O Pacto Nacional contra o Feminicídio não pode ficar só no papel

O homem brasileiro, muitas vezes, não tem a menor preocupação com a existência da mulher. Para ele, mulher é objeto. É inacreditável que nossa cultura, desde sempre machista e exploradora, tenha degringolado a ponto de não se importar com a vida e a morte das pessoas. Há inúmeros exemplos de assassinatos de mulheres praticados por namorados, maridos, companheiros e até vizinhos. Essa violência extrema não torna menos relevantes os transtornos diuturnos causados por homens atrevidos metidos a Don Juan. Tanto quanto a violência física, assédios morais e sexuais não podem ser tolerados sob nenhuma justificativa.

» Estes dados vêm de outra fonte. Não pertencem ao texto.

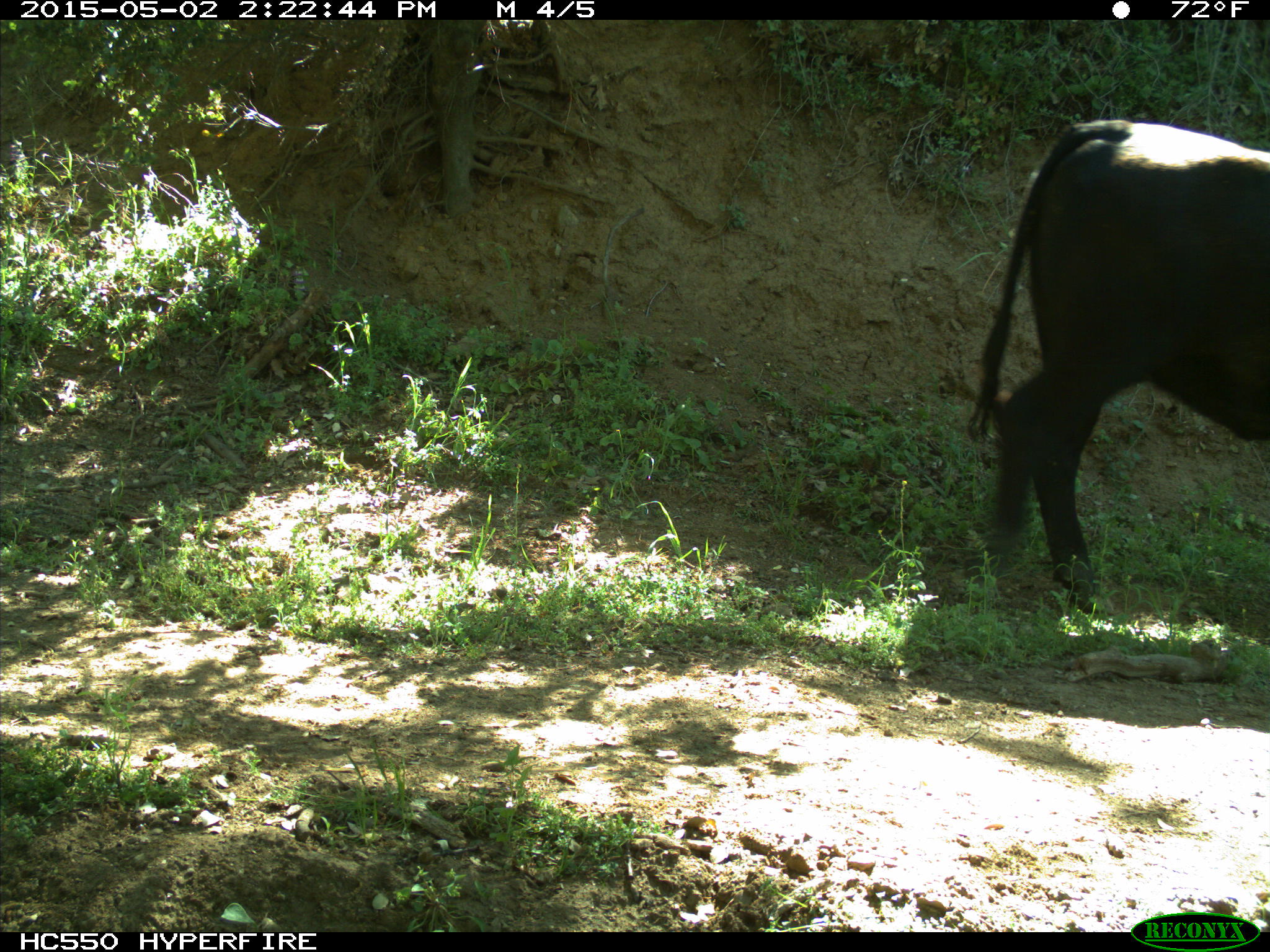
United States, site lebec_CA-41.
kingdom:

O esmagamento do feminino sufoca as habilidades atribuídas às mulheres, menospreza suas funções domésticas, seus méritos próprios, suas atividades e suas capacidades profissionais, o que resulta para elas uma condição bastante perturbadora. Trata-se de sintomas perpétuos de hábitos seculares: no passado, as mulheres eram submetidas à obrigação de usar vestimentas incapacitantes para a vida cotidiana, que lhes comprometiam a respiração e a locomoção, como o espartilho, saltos altos demais, proibição de cavalgar adequadamente (elas não podiam abrir as pernas para a montaria…).

O patriarcalismo e o machismo tolheram a vida das mulheres ao longo da História. E, surpreendentemente, continuam a esmagá-las e torturá-las. Não é aceitável que as sociedades modernas ignorem o potencial de protagonismo feminino. É urgente que o respeito e a valorização das mulheres brasileiras – e de todas elas ao redor do mundo – sobreponham-se a um preconceito de raízes profundas, mas não invencível, em nome das gerações futuras, as quais merecem um mundo a ser, efetivamente, chamado de civilizado.